**What to work on**.
[A] Name the players that the post on All Blacks selection says "we persisted with" instead of Lowe.
[B] Write the next part of the post on All Blacks selection, picking up after its last sentence.

I rated Lowe well enough to be an AB. Remember we were picking the likes of George Bridge above such players so theres no disputing a lot of bad decisions have been made by those last two coaches. Does a team like the ABs need a finicky winger who you have to adapt and change a lot of your style with to get benefit from? No, not really. But he still would have been a basic improvement on players like even Savea at the tail of his career, Bridge, and could even have converted into the answer of replacing Beauden at the back. Instead we persisted with NMS, Naholo, Havili, Reece, all players we would have cared even less about losing and all because Rieko had Lowe's number 11 jersey nailed down.


He was of course only 23 when he decided to leave, it was back in the beggining of the period they had started retaining players (from 2018 onwards I think, they came out saying theyre going to be more aggressive at some point). So he might, all of them, only just missed out.


The main point that Ed made is that situations like Lowe's, Aki's, JGP's, aren't going to happen in future. That's a bit of a "NZ" only problem, because those players need to reach such a high standard to be chosen by the All Blacks, were as a country like Ireland wants them a lot earlier like that. This is basically the 'ready in 3 years' concept Ireland relied on, versus the '5 years and they've left' concept' were that player is now ready to be chosen by the All Blacks (given a contract to play Super, ala SBW, and hopefully Manu).


The 'mercenary' thing that will take longer to expire, and which I was referring to, is the grandparents rule. The new kids coming through now aren't going to have as many gp born overseas, so the amount of players that can leave with a prospect of International rugby offer are going to drop dramatically at some point. All these kiwi fellas playing for a PI, is going to stop sadly.

**Collected data**.
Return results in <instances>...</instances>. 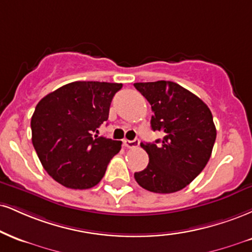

**Results of the tasks**.
[A] NMS, Naholo, Havili, Reece

[B]
The new era problem that will replace those old concerns is now French and Japanese clubs (doing the same as NRL teams have done for decades by) picking kids out of school. The problem here is not so much a national identity one, than it is a farm system where 9 in 10 players are left with nothing. A stunted education and no support in a foreign country (well they'll get kicked out of those countries were they don't in Australia).


It's the same sort of situation were NZ would be the big guy, but there weren't many downsides with it. The only one I can think was brought up but a poster on this site, I can't recall who it was, but he seemed to know a lot of kids coming from the Islands weren't really given the capability to fly back home during school xms holidays etc. That is probably something that should be fixed by the union. Otherwise getting someone like Fakatava over here for his last year of school definitely results in NZ being able to pick the cherries off the top but it also allows that player to develop and be able to represent Tonga and under age and possibly even later in his career. Where as a kid being taken from NZ is arguably going to be worse off in every respect other than perhaps money. Not going to develop as a person, not going to develop as a player as much, so I have a lotof sympathy for NZs case that I don't include them in that group but I certainly see where you're coming from and it encourages other countries to think they can do the same while not realising they're making a much worse experience/situation.